Sob o mesmo sofrimento, somos irmãos
José Luís Nunes Martins
ionline 2013-10-05
Quando sofrem, as pessoas revelam-se. Como se a adversidade destruísse as superficialidades, e a identidade mais funda se manifestasse de uma forma tão fluída e pura que choca pela evidência de uma verdade tantas vezes inesperada até aí.
Sofrer, qualquer um dos males da existência, é viver algo que põe em causa as esperanças e onde a finitude e a dependência humanas são sempre certezas absolutas. Pouco se pode fazer perante o sofrimento, trata-se de o suportar enquanto se lhe tenta descobrir o sentido...
O sofrimento é um mal. Ninguém encontra na sua dor motivo de felicidade. Pode acontecer que o mal seja inevitável como meio para um bem maior, mas o que se deseja é sempre o bem como fim, nunca o mal, tão-pouco como caminho.
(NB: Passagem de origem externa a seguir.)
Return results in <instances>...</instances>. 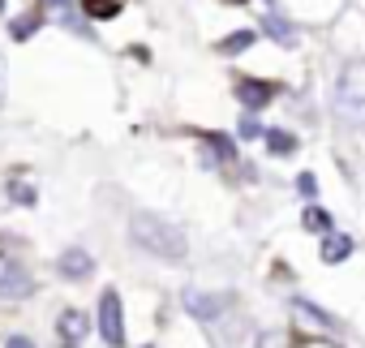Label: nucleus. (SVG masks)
I'll return each mask as SVG.
<instances>
[{"mask_svg":"<svg viewBox=\"0 0 365 348\" xmlns=\"http://www.w3.org/2000/svg\"><path fill=\"white\" fill-rule=\"evenodd\" d=\"M129 237H133L138 250H146L150 258H163V262H180V258L190 254L185 232H180L172 220L150 215V211H138V215L129 220Z\"/></svg>","mask_w":365,"mask_h":348,"instance_id":"nucleus-1","label":"nucleus"},{"mask_svg":"<svg viewBox=\"0 0 365 348\" xmlns=\"http://www.w3.org/2000/svg\"><path fill=\"white\" fill-rule=\"evenodd\" d=\"M335 108L348 121H365V61H348L335 78Z\"/></svg>","mask_w":365,"mask_h":348,"instance_id":"nucleus-2","label":"nucleus"},{"mask_svg":"<svg viewBox=\"0 0 365 348\" xmlns=\"http://www.w3.org/2000/svg\"><path fill=\"white\" fill-rule=\"evenodd\" d=\"M99 335H103L108 348H120L125 344V309H120V297L112 288L99 297Z\"/></svg>","mask_w":365,"mask_h":348,"instance_id":"nucleus-3","label":"nucleus"},{"mask_svg":"<svg viewBox=\"0 0 365 348\" xmlns=\"http://www.w3.org/2000/svg\"><path fill=\"white\" fill-rule=\"evenodd\" d=\"M26 292H31L26 267H22L18 258H9V254H0V297L14 301V297H26Z\"/></svg>","mask_w":365,"mask_h":348,"instance_id":"nucleus-4","label":"nucleus"},{"mask_svg":"<svg viewBox=\"0 0 365 348\" xmlns=\"http://www.w3.org/2000/svg\"><path fill=\"white\" fill-rule=\"evenodd\" d=\"M237 99L245 103V108H267L271 99H275V82H262V78H241L237 82Z\"/></svg>","mask_w":365,"mask_h":348,"instance_id":"nucleus-5","label":"nucleus"},{"mask_svg":"<svg viewBox=\"0 0 365 348\" xmlns=\"http://www.w3.org/2000/svg\"><path fill=\"white\" fill-rule=\"evenodd\" d=\"M185 309L198 318V322H215L224 314V297H211V292H198V288H185Z\"/></svg>","mask_w":365,"mask_h":348,"instance_id":"nucleus-6","label":"nucleus"},{"mask_svg":"<svg viewBox=\"0 0 365 348\" xmlns=\"http://www.w3.org/2000/svg\"><path fill=\"white\" fill-rule=\"evenodd\" d=\"M86 327H91V322H86V314L65 309V314H61V322H56V335H61V344H65V348H78V344L86 339Z\"/></svg>","mask_w":365,"mask_h":348,"instance_id":"nucleus-7","label":"nucleus"},{"mask_svg":"<svg viewBox=\"0 0 365 348\" xmlns=\"http://www.w3.org/2000/svg\"><path fill=\"white\" fill-rule=\"evenodd\" d=\"M56 267H61V275H65V280H86V275L95 271V258H91L86 250H65Z\"/></svg>","mask_w":365,"mask_h":348,"instance_id":"nucleus-8","label":"nucleus"},{"mask_svg":"<svg viewBox=\"0 0 365 348\" xmlns=\"http://www.w3.org/2000/svg\"><path fill=\"white\" fill-rule=\"evenodd\" d=\"M348 254H352V237H348V232H327V237H322V262H327V267L344 262Z\"/></svg>","mask_w":365,"mask_h":348,"instance_id":"nucleus-9","label":"nucleus"},{"mask_svg":"<svg viewBox=\"0 0 365 348\" xmlns=\"http://www.w3.org/2000/svg\"><path fill=\"white\" fill-rule=\"evenodd\" d=\"M262 26H267V35H271V39H279L284 48H292V44H297V31L288 26V18H279V14H267V18H262Z\"/></svg>","mask_w":365,"mask_h":348,"instance_id":"nucleus-10","label":"nucleus"},{"mask_svg":"<svg viewBox=\"0 0 365 348\" xmlns=\"http://www.w3.org/2000/svg\"><path fill=\"white\" fill-rule=\"evenodd\" d=\"M39 22H43V9H31L26 18H18V22L9 26V35H14V39H31V35L39 31Z\"/></svg>","mask_w":365,"mask_h":348,"instance_id":"nucleus-11","label":"nucleus"},{"mask_svg":"<svg viewBox=\"0 0 365 348\" xmlns=\"http://www.w3.org/2000/svg\"><path fill=\"white\" fill-rule=\"evenodd\" d=\"M254 31H237V35H228V39H220V52L224 56H237V52H245V48H254Z\"/></svg>","mask_w":365,"mask_h":348,"instance_id":"nucleus-12","label":"nucleus"},{"mask_svg":"<svg viewBox=\"0 0 365 348\" xmlns=\"http://www.w3.org/2000/svg\"><path fill=\"white\" fill-rule=\"evenodd\" d=\"M267 146H271V155H292L297 150V138L288 129H267Z\"/></svg>","mask_w":365,"mask_h":348,"instance_id":"nucleus-13","label":"nucleus"},{"mask_svg":"<svg viewBox=\"0 0 365 348\" xmlns=\"http://www.w3.org/2000/svg\"><path fill=\"white\" fill-rule=\"evenodd\" d=\"M301 224H305L309 232H322V237H327V232H335V228H331V215H327L322 207H305V215H301Z\"/></svg>","mask_w":365,"mask_h":348,"instance_id":"nucleus-14","label":"nucleus"},{"mask_svg":"<svg viewBox=\"0 0 365 348\" xmlns=\"http://www.w3.org/2000/svg\"><path fill=\"white\" fill-rule=\"evenodd\" d=\"M82 9H86L91 18L108 22V18H116V14H120V0H82Z\"/></svg>","mask_w":365,"mask_h":348,"instance_id":"nucleus-15","label":"nucleus"},{"mask_svg":"<svg viewBox=\"0 0 365 348\" xmlns=\"http://www.w3.org/2000/svg\"><path fill=\"white\" fill-rule=\"evenodd\" d=\"M297 314H301V318H309L314 327H331V314H322V309H318V305H309L305 297H297Z\"/></svg>","mask_w":365,"mask_h":348,"instance_id":"nucleus-16","label":"nucleus"},{"mask_svg":"<svg viewBox=\"0 0 365 348\" xmlns=\"http://www.w3.org/2000/svg\"><path fill=\"white\" fill-rule=\"evenodd\" d=\"M207 146L215 150V159H232L237 150H232V138H224V133H207Z\"/></svg>","mask_w":365,"mask_h":348,"instance_id":"nucleus-17","label":"nucleus"},{"mask_svg":"<svg viewBox=\"0 0 365 348\" xmlns=\"http://www.w3.org/2000/svg\"><path fill=\"white\" fill-rule=\"evenodd\" d=\"M297 190H301L305 198H314V194H318V181H314V172H301V177H297Z\"/></svg>","mask_w":365,"mask_h":348,"instance_id":"nucleus-18","label":"nucleus"},{"mask_svg":"<svg viewBox=\"0 0 365 348\" xmlns=\"http://www.w3.org/2000/svg\"><path fill=\"white\" fill-rule=\"evenodd\" d=\"M9 194H14V203H22V207L35 203V190H26V185H9Z\"/></svg>","mask_w":365,"mask_h":348,"instance_id":"nucleus-19","label":"nucleus"},{"mask_svg":"<svg viewBox=\"0 0 365 348\" xmlns=\"http://www.w3.org/2000/svg\"><path fill=\"white\" fill-rule=\"evenodd\" d=\"M258 133H262V125H258L254 116H245V121H241V138H258Z\"/></svg>","mask_w":365,"mask_h":348,"instance_id":"nucleus-20","label":"nucleus"},{"mask_svg":"<svg viewBox=\"0 0 365 348\" xmlns=\"http://www.w3.org/2000/svg\"><path fill=\"white\" fill-rule=\"evenodd\" d=\"M5 348H35V344H31V339H26V335H14V339H9V344H5Z\"/></svg>","mask_w":365,"mask_h":348,"instance_id":"nucleus-21","label":"nucleus"},{"mask_svg":"<svg viewBox=\"0 0 365 348\" xmlns=\"http://www.w3.org/2000/svg\"><path fill=\"white\" fill-rule=\"evenodd\" d=\"M262 348H279V335H262Z\"/></svg>","mask_w":365,"mask_h":348,"instance_id":"nucleus-22","label":"nucleus"},{"mask_svg":"<svg viewBox=\"0 0 365 348\" xmlns=\"http://www.w3.org/2000/svg\"><path fill=\"white\" fill-rule=\"evenodd\" d=\"M0 103H5V61H0Z\"/></svg>","mask_w":365,"mask_h":348,"instance_id":"nucleus-23","label":"nucleus"},{"mask_svg":"<svg viewBox=\"0 0 365 348\" xmlns=\"http://www.w3.org/2000/svg\"><path fill=\"white\" fill-rule=\"evenodd\" d=\"M52 5H69V0H52Z\"/></svg>","mask_w":365,"mask_h":348,"instance_id":"nucleus-24","label":"nucleus"},{"mask_svg":"<svg viewBox=\"0 0 365 348\" xmlns=\"http://www.w3.org/2000/svg\"><path fill=\"white\" fill-rule=\"evenodd\" d=\"M228 5H245V0H228Z\"/></svg>","mask_w":365,"mask_h":348,"instance_id":"nucleus-25","label":"nucleus"},{"mask_svg":"<svg viewBox=\"0 0 365 348\" xmlns=\"http://www.w3.org/2000/svg\"><path fill=\"white\" fill-rule=\"evenodd\" d=\"M0 5H5V0H0Z\"/></svg>","mask_w":365,"mask_h":348,"instance_id":"nucleus-26","label":"nucleus"}]
</instances>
Há um efeito comum a qualquer tragédia no seio da qual nos seja dado viver, o de nos fazer mais próximos dos que connosco sofrem dessa mesma condição, os que choram das mesmas lágrimas que nós. Fazemo-nos irmãos de quem experimenta a mesma dor... o sofrimento remete-nos para uma solidão profunda, da qual a maioria dos outros (dos que não vivem a mesma dor) se afastam como se fosse contagiosa... e, assim, ao mal da tragédia acresce-se a dor de perda dos que julgávamos que ficariam connosco... a verdade, sob estas circunstâncias, é crua e atroz.
Podem então surgir, se se abrirem os olhos, irmãos onde menos esperamos. Afinal, um irmão é quem connosco vem viver quando se cumpre o pior dos nossos dias. Muitos são os que estão na festa, poucos os que dela ficam para a luta... um ou dois os que se juntam a nós por causa da guerra.
Hoje, a solidão do sofrimento é vivida por multidões de gente comum, pessoas iguais a todas as outras, mas mais fundas... umas fazem-se protagonistas, outras antagonistas da bondade possível do mundo...
Sob os sofrimentos mais terríveis, há muitos homens que encontram em si mesmos a força que lhes permite resistir a tudo, aquela que os faz tornarem-se ainda mais dignos de uma felicidade que lhes pode ser adiada, mas lhes é prometida, devida e certa. São os que encontraram no alívio do sofrimento alheio um sentido para a sua existência.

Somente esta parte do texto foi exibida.